Childbearing is the biggest risk factor for SUI. Experts say approximately 1 of 3 women who have had a vaginal birth--even an uncomplicated one--will develop SUI at some point in their life. Giving birth to twins or bearing more than one child does not necessarily raise the risk because the damage has usually been done with the first child. "The big domino to fall is the first pregnancy," says Dr. Linda Brubaker, an expert in female pelvic medicine and reconstructive surgery at Loyola University in Chicago.
During labor the pelvic-floor muscles are often torn or strained, and nearby nerves can be harmed. Neuromuscular damage can also affect the urethral sphincter, the tiny knot at the base of the bladder that controls flow through the urethra. A woman who had labored but then had a caesarean section is at a slightly lower risk than if she had given birth vaginally. But preliminary studies suggest that SUI is rare in women who underwent scheduled Csections and never entered labor. That finding may be a factor in the rising rate of elective Csections.

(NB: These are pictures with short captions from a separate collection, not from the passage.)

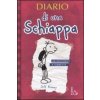 DIARIO DI SCHIAPPA V1 (Jeff Kinney)(Brožovaná)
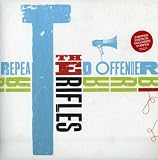 Repeated Offender - 2nd [7" VINYL]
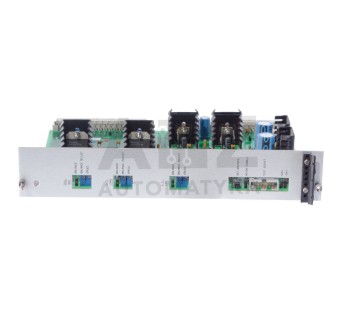 COMMS PRESENCE VARIAN IPC351 TM56917000 ISS.07  HKK0014 
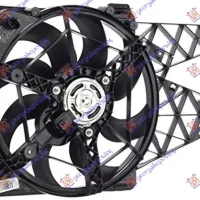 COOLING FAN 1.4TURBO-1.6MJET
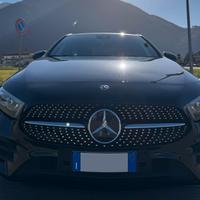 Mercedes Benz A180d Automatic AMG Night Edition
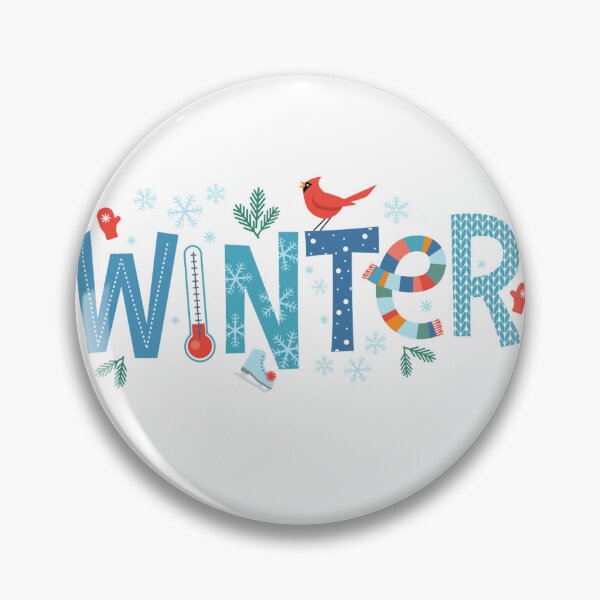 Item preview, Winter designed and sold by Bunberry142.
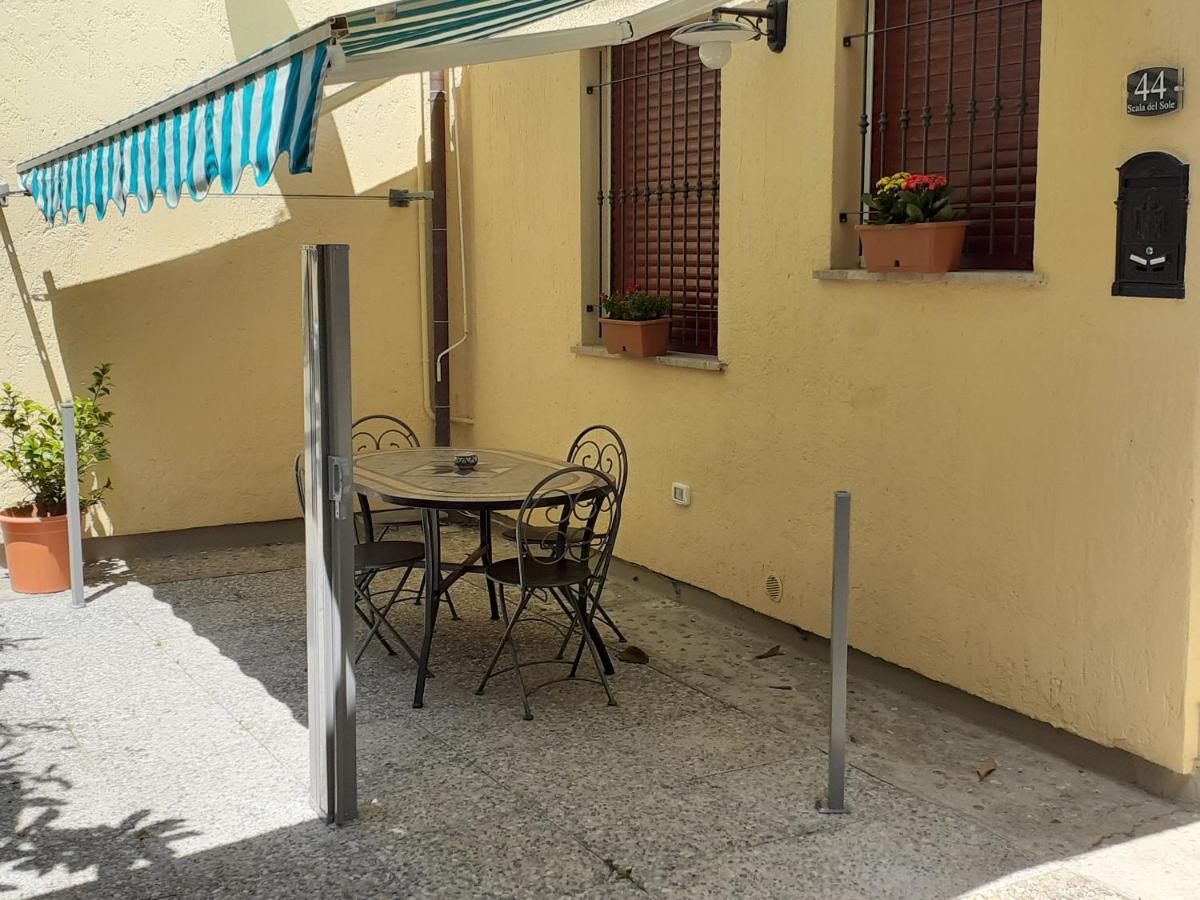 Appartamento Del Sole Porto Santo Stefano  Exterior photo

Even young women can experience SUI after childbirth, but the problem rarely becomes chronic until much later, often around menopause. The loss of estrogen weakens muscle walls, but that only partly explains the timing. "There are a lot of injuries that happen during childbirth that women learn to compensate for," says Dr. Peggy Norton, chief of urogynecology and pelvic reconstructive surgery at the University of Utah. As a woman grows older, Norton explains, her body's means of compensating for the damage may give way. Her muscles may weaken, her reflexes may not be so sharp, or maybe she has gained some weight. All those factors can contribute to SUI years after the initial injury. Other risk factors include obesity, smoking, a pelvic fracture and severe bouts of coughing or constipation.